Transverse slot injection has been widely investigated for hypersonic propulsion systems due to the ability to achieve a high degree of fuel-air mixing in supersonic flows in residence-time-limited supersonic combustors. In the present study, a new discrete staggered staged slot injection scheme is proposed, and is investigated in several aspects by solving three dimensional Reynolds-averaged Navier-Stokes equations along with Spalart-Allmaras one-equation turbulence model. The numerical method is first validated by comparing the predicted wall pressure distribution with the experimental data based on the grid independence study. Then, the three dimensional flow field of the discrete staggered staged slot injection is obtained and compared with that of the continuous single slot injection.

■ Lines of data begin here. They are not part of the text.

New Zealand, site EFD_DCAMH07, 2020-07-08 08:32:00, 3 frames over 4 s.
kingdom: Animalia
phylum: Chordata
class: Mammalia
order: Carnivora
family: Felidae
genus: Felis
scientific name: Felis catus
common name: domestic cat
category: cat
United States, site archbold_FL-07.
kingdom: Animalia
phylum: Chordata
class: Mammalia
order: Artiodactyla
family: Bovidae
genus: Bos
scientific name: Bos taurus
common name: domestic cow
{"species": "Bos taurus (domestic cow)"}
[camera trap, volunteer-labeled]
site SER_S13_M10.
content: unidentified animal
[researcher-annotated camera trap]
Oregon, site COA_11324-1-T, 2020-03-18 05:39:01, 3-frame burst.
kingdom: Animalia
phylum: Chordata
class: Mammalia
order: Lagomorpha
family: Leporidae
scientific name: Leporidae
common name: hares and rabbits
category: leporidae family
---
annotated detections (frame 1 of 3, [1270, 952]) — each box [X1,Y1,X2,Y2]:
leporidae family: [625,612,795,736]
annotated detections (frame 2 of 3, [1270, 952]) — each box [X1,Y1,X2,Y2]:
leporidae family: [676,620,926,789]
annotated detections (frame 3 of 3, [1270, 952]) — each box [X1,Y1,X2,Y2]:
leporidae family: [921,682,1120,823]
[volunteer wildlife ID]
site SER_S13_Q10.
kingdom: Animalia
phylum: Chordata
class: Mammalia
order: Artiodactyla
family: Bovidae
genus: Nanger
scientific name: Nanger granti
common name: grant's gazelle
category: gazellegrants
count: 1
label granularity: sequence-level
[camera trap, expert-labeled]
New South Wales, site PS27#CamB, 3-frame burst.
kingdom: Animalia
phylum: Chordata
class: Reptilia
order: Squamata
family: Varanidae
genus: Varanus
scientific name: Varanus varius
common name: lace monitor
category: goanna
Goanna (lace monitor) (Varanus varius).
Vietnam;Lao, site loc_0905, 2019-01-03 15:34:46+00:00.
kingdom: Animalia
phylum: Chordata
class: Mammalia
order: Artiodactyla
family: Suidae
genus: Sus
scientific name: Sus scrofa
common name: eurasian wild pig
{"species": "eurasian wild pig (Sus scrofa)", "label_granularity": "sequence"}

The preliminary result shows that the current discrete staggered staged slot injection scheme outperforms the continuous single slot injection scheme in terms of the jet-crossflow mixing efficiency at a price of reasonable total pressure loss. Further, the effect of some relevant parameters (such as the number of discrete slots, the distance between the staged slots, the injection angle defined as the angle between freestream and jet) on the performance of the discrete staggered staged slot injection scheme is investigated. The configuration with discrete staged slot number of 4, staged distance of 5 mm and injection angle of 120° is the optimum choice for best performance under the present simulation conditions.